(Scene-based spatial questions)
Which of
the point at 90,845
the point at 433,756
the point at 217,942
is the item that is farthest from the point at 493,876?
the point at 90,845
==
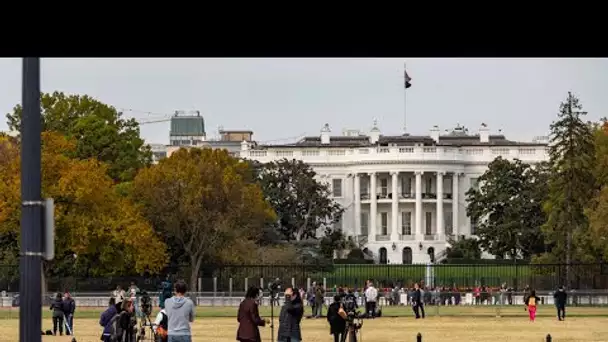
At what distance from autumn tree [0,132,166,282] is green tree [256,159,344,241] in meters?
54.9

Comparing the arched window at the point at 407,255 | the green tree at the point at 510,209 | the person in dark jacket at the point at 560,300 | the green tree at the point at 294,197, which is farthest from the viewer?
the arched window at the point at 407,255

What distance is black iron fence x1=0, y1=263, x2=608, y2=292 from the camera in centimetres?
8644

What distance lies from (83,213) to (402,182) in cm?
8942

**Stated problem**
Show each line of the material above that contains the word "point".

**Full answer**
the point at 90,845
the point at 433,756
the point at 217,942
is the item that is farthest from the point at 493,876?
the point at 90,845
Comparing the arched window at the point at 407,255 | the green tree at the point at 510,209 | the person in dark jacket at the point at 560,300 | the green tree at the point at 294,197, which is farthest from the viewer?
the arched window at the point at 407,255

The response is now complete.